Document extract:
== == ==

SHIFTING SPACES TILTING TIME: PERFORMANCE, PUBLIC SPHERES, EMBODIMENT, AND DECOLONIAL PRACTICE IN CONTEMPORARY SOUTH AFRICA

Jay Pather
08.09.22

Public presentation by curator and choreographer, Jay Pather, held at La Cuina [The Kitchen], MACBA.

Social velocity characterizes the contemporary moment the world over, and African contemporary societies are no different. In addition, African societies also deal with the continued turbulence and the aftershocks of colonialism, from the colonial residue that remain in structures of modernity. These disturbances have produced some of the world’s most vivid performance artists. Searching, passionate, seeming nihilistic yet holding on to the imperative to give form, shape and articulation to layered experiences of past and future, the works that have emerged are both frustrating and satisfying in turn. In the artist’s unceasing attention to the truth of the representation, predictable and just aesthetically satisfying form and structure are abandoned. In its place, an invitation to touch the ineffable through a mixture of unexpected disruption of narrative, deeply subjective opacity and blindingly illuminating image.

Using this as a starting point to his discussion, Pather will discuss the works of contemporary live artists from South Africa as well as from Ghana, Nigeria, Senegal, Zimbabwe and Cameroon. The discussion will be illustrated in detail, through an audio-visual presentation.

With the support of PICE Program-Visitors, from AC/E Acción Cultural Española.

Programa para la Internacionalización de la Cultura Española

 

Jay Pather (Durban, 1959) is a choreographer, curator and academic based in Cape Town. Interested in performance art, he directs the Institute for Creative Arts at University of Cape Town, and is the curator of Infecting the City Public Art Festival and the ICA Live Art Festival in Cape Town, Afrovibesin the Netherlands, the Biennale of Body, Image Movement in Madrid, and many more. He has recently published a book, “Transgressions, Live Art in South Africa” with Catherine Boulle, chaired the jury for the recent International Award for Public Art, was appointed Fellow at the University of London and was recently made Chevalier des Arts et des Lettres (Knight of Arts and Letters) by the French Government.

== == ==

Collected data:
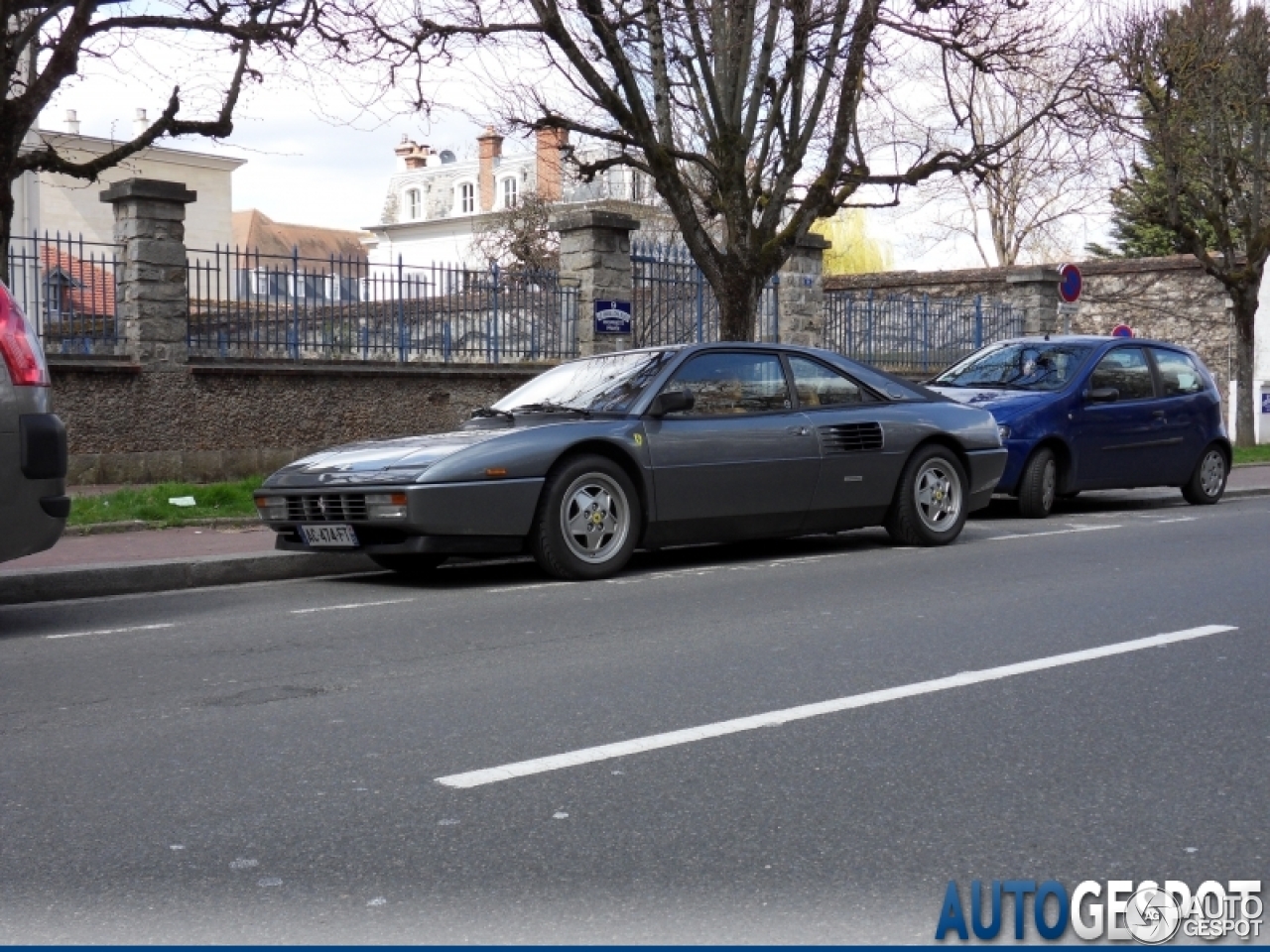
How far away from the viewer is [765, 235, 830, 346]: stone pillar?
2155 centimetres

== == ==

What you will do: Write out the part of the presentation announcement starting with "Using this as" and going on through "an audio-visual presentation.", word for word. Work only from the presentation announcement above, not from the listing.

Task solution:
Using this as a starting point to his discussion, Pather will discuss the works of contemporary live artists from South Africa as well as from Ghana, Nigeria, Senegal, Zimbabwe and Cameroon. The discussion will be illustrated in detail, through an audio-visual presentation.